### Исходный текст
* * * * * * *
Джойс, можно сказать, тоже принял гротеск как форму прерывистого, или синкопированного, обращения с содержанием, что создавало условия для инклюзивного, или одновременного, восприятия всего множества фактов, входящих в поле восприятия. Но ведь такое паратаксическое расположение компонентов как способ передачи идеи посредством тщательно выработанных соотношений, однако без отчетливо выраженной точки зрения или линейной последовательности по определению совпадает с символизмом.
* * * * * * *
### Выборка данных
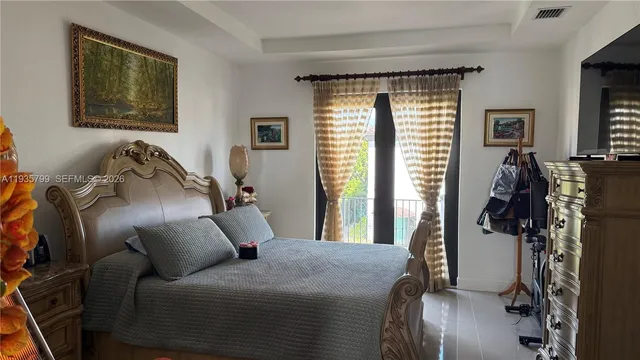 a bed room with a bed and a window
* * * * * * *
### Задания
1/ Выпишите из первого предложения текста о Джойсе все прилагательные, которые стоят непосредственно перед союзом «или» либо сразу после него, в той форме, в какой они даны.
2/ Продолжите рассуждение о Джойсе и гротеске, начав сразу после его последнего предложения.
Приведённый материал для работы не нужен.

### Ответы
1/ прерывистого, синкопированного, инклюзивного, одновременного

2/
Таким образом, нет ничего более чуждого Джойсу, чем реалистическое изображение, хотя, разумеется, мы найдем у него и реализм, и Гутенбергову технологию, но лишь как часть символизма. Например, в седьмом эпизоде «Улисса» («Эол») газетная технология становится поводом для того, чтобы ввести в текст все девятьсот и даже больше риторических фигур, указанных Квинтилианом в «Наставлении оратору». Фигуры классической риторики суть архетипы, или диспозиции, индивидуального сознания. Используя формы современной прессы, Джойс переводит их в архетипы, или диспозиции, сознания коллективного. Он размыкает замкнутую систему классической риторики и одновременно вторгается в замкнутую систему газетного сомнамбулизма. Символизм — это разновидность интеллектуального джаза, реализация стремления Рёскина к гротеску, которая, пожалуй, в немалой степени шокировала бы его самого. Но это был единственный способ пробуждения от «ньютоновского сна и индивидуального видения».